An Effective Attack Scenario Construction Model based on Attack Steps and Stages Identification

TL;DR

This paper presents a new attack scenario construction model that improves alert correlation accuracy in network intrusion detection by identifying complete relationships among alerts, tested on DARPA 2000 and ISCX2012 datasets.

Contribution

The paper introduces an effective attack scenario construction model that enhances alert correlation accuracy by discovering complete relationships among alerts, addressing false and incomplete correlations.

Findings

Model achieves high completeness and soundness in alert correlation

Successfully tested on DARPA 2000 and ISCX2012 datasets

Improves attack scenario reconstruction accuracy

Abstract

A Network Intrusion Detection System (NIDS) is a network security technology for detecting intruder attacks. However, it produces a great amount of low-level alerts which makes the analysis difficult, especially to construct the attack scenarios. Attack scenario construction (ASC) via Alert Correlation (AC) is important to reveal the strategy of attack in terms of steps and stages that need to be launched to make the attack successful. In most of the existing works, alerts are correlated by classifying the alerts based on the cause-effect relationship.

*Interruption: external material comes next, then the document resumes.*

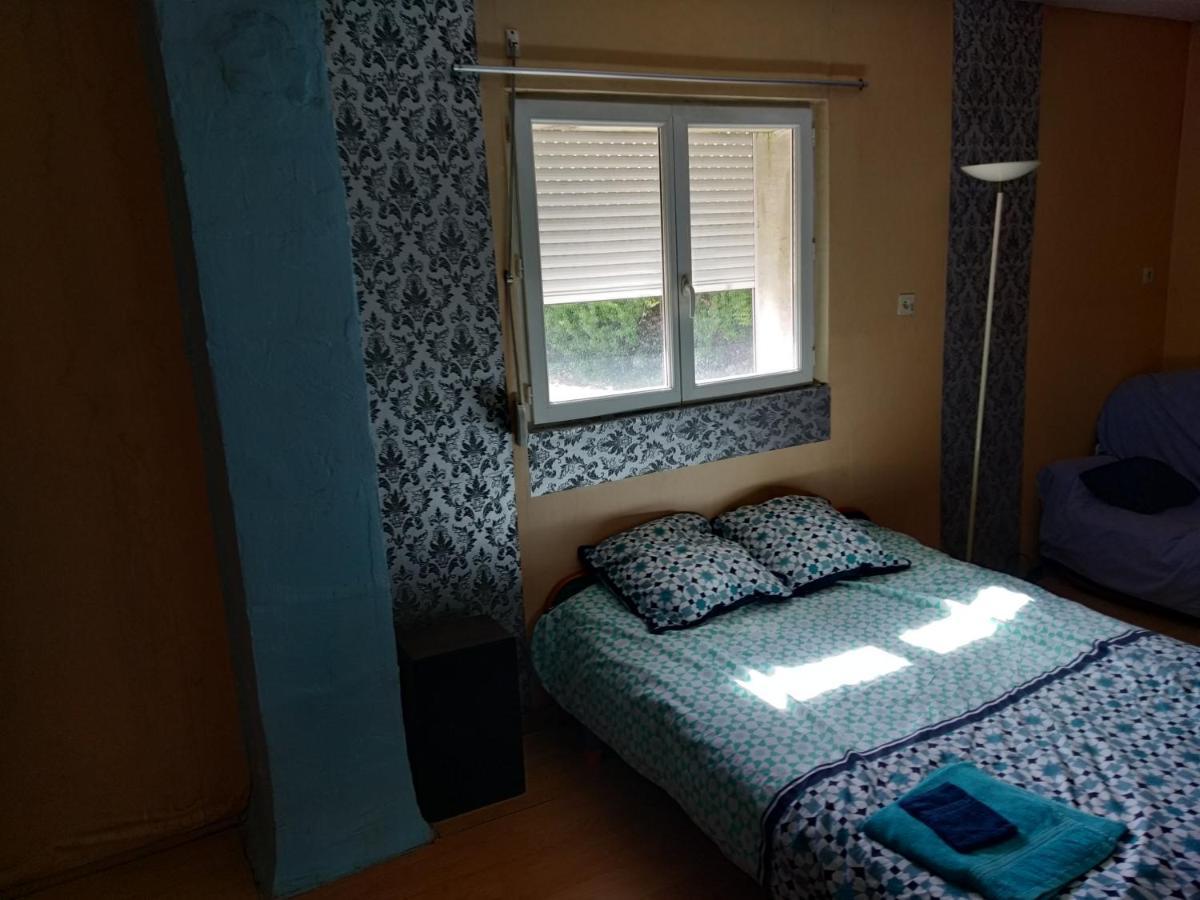 Ferme Du Sapin Daire Daillancourt Dış mekan fotoğraf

However, the drawback of these works is the identification of false and incomplete correlations due to the infiltration of raw alerts. To address this problem, this work proposes an effective ASC model to discover the complete relationship among alerts. The model is successfully experimented using two types of datasets, which are DARPA 2000, and ISCX2012. The Completeness and Soundness of the proposed model are measured to evaluate the overall correlation effectiveness.